NBC wanted nothing to do with The Smurfs. "Kids today" wouldn't want to watch some little blue fairytale characters in simple, gentle adventures. They wanted hot, contemporary action and super heroes. Hanna-Barbera got it through with a great pilot film. One exec said it would not air unless the classical-style music was replaced with that hot, rock and roll music to "get the kids." Time was running out until the exec suddenly disappeared from NBC and the show was rushed onto the air before another exec could reapear. The Smurfs ran for nine years with 272 episodes. They got the kids.
@ Joey H
The Quinn Martin shows were a godsend to actors because of the way their images were presented on screen at the very beginning, while the announcer spoke their names. What a break for getting more work! Most shows put the names at the end and not everyone read the end credits, even back when it was possible to read them more easily. It wasn't just the stars but also the character actors.

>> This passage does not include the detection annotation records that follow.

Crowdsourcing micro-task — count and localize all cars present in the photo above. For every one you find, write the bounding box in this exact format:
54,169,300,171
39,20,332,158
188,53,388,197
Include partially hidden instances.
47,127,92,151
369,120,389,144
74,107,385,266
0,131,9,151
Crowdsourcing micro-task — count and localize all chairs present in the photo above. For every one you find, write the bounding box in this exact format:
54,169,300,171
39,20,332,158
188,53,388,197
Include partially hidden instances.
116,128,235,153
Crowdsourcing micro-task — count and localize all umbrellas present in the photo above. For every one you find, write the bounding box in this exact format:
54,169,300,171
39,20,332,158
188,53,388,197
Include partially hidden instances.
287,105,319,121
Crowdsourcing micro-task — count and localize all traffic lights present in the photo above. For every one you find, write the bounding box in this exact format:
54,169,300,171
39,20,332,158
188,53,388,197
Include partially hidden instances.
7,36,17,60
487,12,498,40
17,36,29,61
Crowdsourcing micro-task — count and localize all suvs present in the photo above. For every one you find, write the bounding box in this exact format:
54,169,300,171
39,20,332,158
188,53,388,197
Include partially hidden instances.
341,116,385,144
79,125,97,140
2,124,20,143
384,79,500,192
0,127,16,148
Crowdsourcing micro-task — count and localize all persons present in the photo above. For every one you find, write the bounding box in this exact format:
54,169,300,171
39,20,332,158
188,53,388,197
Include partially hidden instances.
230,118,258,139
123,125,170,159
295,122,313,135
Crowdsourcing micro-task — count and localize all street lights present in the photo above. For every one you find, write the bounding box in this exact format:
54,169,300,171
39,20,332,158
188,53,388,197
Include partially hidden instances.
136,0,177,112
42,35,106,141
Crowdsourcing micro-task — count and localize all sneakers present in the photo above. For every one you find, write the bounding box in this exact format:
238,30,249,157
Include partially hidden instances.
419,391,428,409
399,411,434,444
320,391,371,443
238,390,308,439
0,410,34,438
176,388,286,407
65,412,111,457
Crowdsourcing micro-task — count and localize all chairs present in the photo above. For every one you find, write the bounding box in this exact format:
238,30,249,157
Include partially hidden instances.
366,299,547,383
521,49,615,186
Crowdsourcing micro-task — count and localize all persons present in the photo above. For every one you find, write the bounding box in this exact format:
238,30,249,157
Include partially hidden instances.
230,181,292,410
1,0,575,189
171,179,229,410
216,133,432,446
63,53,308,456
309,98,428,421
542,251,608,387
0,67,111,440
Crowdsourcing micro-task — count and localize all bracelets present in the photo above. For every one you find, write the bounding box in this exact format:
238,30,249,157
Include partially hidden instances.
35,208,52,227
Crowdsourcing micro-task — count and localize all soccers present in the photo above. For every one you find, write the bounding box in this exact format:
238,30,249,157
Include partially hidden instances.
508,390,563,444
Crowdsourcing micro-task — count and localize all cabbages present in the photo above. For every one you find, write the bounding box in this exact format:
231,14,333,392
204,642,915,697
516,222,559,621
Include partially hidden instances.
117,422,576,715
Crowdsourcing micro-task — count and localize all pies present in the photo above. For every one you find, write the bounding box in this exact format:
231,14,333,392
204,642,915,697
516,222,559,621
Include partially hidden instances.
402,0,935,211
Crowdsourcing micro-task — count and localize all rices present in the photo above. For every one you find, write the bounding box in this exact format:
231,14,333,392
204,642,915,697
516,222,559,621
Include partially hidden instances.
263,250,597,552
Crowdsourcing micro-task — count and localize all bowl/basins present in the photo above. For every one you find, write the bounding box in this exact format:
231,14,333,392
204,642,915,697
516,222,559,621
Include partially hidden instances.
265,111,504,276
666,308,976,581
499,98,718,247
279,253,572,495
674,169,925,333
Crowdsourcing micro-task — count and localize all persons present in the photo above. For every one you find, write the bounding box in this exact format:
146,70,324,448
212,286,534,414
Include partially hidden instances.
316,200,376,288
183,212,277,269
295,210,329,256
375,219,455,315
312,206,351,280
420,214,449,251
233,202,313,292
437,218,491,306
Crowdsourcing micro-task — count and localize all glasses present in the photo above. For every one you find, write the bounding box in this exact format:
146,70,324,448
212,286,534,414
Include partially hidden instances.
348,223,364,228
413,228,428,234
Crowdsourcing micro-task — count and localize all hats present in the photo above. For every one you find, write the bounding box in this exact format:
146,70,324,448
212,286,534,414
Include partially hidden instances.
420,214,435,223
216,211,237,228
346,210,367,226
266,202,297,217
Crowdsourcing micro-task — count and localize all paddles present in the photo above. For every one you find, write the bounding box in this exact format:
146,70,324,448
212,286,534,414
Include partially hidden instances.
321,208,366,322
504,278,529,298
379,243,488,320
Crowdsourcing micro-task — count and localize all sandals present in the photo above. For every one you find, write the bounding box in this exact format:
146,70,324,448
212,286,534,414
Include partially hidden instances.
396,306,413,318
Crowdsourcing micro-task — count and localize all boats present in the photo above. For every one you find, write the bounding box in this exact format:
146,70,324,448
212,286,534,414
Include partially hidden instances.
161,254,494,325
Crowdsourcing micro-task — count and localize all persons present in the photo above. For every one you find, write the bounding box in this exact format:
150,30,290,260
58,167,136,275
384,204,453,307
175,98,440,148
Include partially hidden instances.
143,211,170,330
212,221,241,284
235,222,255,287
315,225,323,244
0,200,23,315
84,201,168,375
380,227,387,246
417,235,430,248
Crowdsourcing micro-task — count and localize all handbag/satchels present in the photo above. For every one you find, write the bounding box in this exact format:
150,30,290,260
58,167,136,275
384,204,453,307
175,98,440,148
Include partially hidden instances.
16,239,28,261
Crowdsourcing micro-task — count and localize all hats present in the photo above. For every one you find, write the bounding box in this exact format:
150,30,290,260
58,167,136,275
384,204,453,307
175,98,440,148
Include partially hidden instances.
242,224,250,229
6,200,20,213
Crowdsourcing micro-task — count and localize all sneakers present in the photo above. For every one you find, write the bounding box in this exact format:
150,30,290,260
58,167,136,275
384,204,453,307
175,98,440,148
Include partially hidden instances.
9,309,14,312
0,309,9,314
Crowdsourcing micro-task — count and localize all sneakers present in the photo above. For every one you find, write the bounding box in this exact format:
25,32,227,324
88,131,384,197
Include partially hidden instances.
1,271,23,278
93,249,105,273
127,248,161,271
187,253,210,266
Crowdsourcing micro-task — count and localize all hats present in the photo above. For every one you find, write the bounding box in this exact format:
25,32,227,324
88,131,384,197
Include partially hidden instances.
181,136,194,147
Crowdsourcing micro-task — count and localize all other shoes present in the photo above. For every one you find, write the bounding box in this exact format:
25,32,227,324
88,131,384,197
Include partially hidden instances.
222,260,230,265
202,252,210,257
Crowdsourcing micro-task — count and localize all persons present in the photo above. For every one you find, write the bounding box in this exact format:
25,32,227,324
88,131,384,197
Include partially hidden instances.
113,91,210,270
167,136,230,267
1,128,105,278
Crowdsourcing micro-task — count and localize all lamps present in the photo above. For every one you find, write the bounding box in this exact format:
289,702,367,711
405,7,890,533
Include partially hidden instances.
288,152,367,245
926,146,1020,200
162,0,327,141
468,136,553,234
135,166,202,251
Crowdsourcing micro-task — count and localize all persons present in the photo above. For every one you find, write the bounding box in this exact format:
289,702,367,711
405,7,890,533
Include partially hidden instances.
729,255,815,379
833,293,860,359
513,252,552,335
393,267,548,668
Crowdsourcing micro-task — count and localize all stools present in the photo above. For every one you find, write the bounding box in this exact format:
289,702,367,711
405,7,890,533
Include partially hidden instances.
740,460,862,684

I, for one, was glad to learn how to pronounce Alf Kjellin.
@Michael I think I can answer that one for you. Hell no lol. I've seen the Charles Brothers' academy archives interviews and both have said that they all were getting a little bored with the Sam\Diane dynamic and didn't know where to go because they definitely weren't going to get them married. Imo as a Rebecca Howe fan, as great as Shelley was as the erudite bore with a heart of gold Diane Chambers, the show needed a fresh shot in the arm and love her or hate her, without Kirstie Alley's Rebecca I think the show wouldn't have made it past the sixth season.
Friday Night Question offering -- you've mentioned your work on the Tony Randall Show; it was something I remember clearly enjoying as a pre-teen. The re-occurring Mario Lanza repetitive exchange made me giggle. It had a great cast and Randall as a lead fuss-budget, in the Jack Benny position as being the butt of many jokes, was perfect. Can you offer up more info of that experience and how you found it?
As to title sequences, which isn't just about the theme song, I go to many of the ones you mentioned Ken, and add the original Hawaii 5-0 and Adam-12, seasons 1-2...
Happy Black Friday weekend!
Flipside question - what was the most awful, laziest, phoned-in head credits sequence ever?